At the line containing "body_size: 205", begin retyping, and continue word for word until the records below run out.

- _INFORMATION PROVIDED_
....................

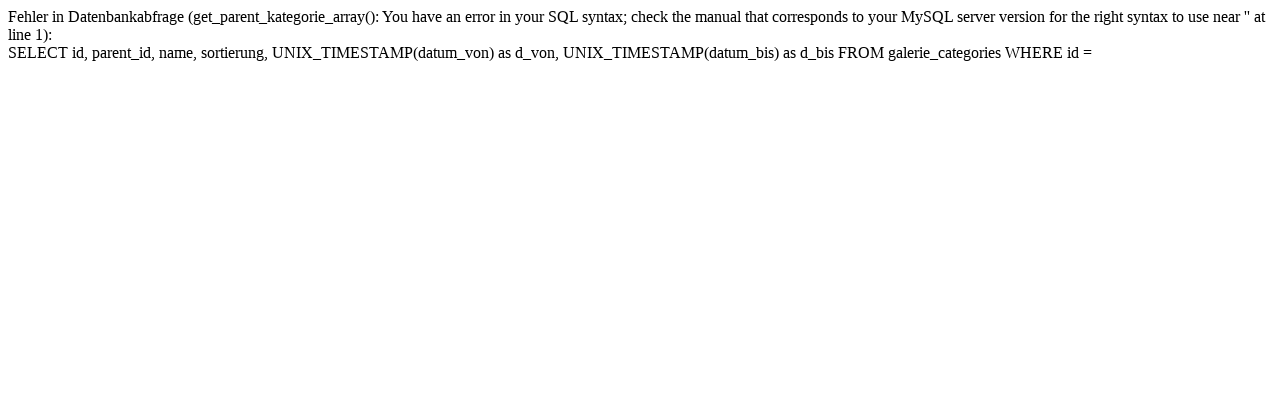

--- FILE ---
content_type: text/html
request_url: https://froeschles.at/galerie/galerie_33.htm
body_size: 205
content:
Fehler in Datenbankabfrage (get_parent_kategorie_array(): You have an error in your SQL syntax; check the manual that corresponds to your MySQL server version for the right syntax to use near '' at line 1):<br />SELECT id, parent_id, name, sortierung, UNIX_TIMESTAMP(datum_von) as d_von, UNIX_TIMESTAMP(datum_bis) as d_bis FROM galerie_categories WHERE id =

....................

- _REPLY_
body_size: 205
content:
Fehler in Datenbankabfrage (get_parent_kategorie_array(): You have an error in your SQL syntax; check the manual that corresponds to your MySQL server version for the right syntax to use near '' at line 1):<br />SELECT id, parent_id, name, sortierung, UNIX_TIMESTAMP(datum_von) as d_von, UNIX_TIMESTAMP(datum_bis) as d_bis FROM galerie_categories WHERE id =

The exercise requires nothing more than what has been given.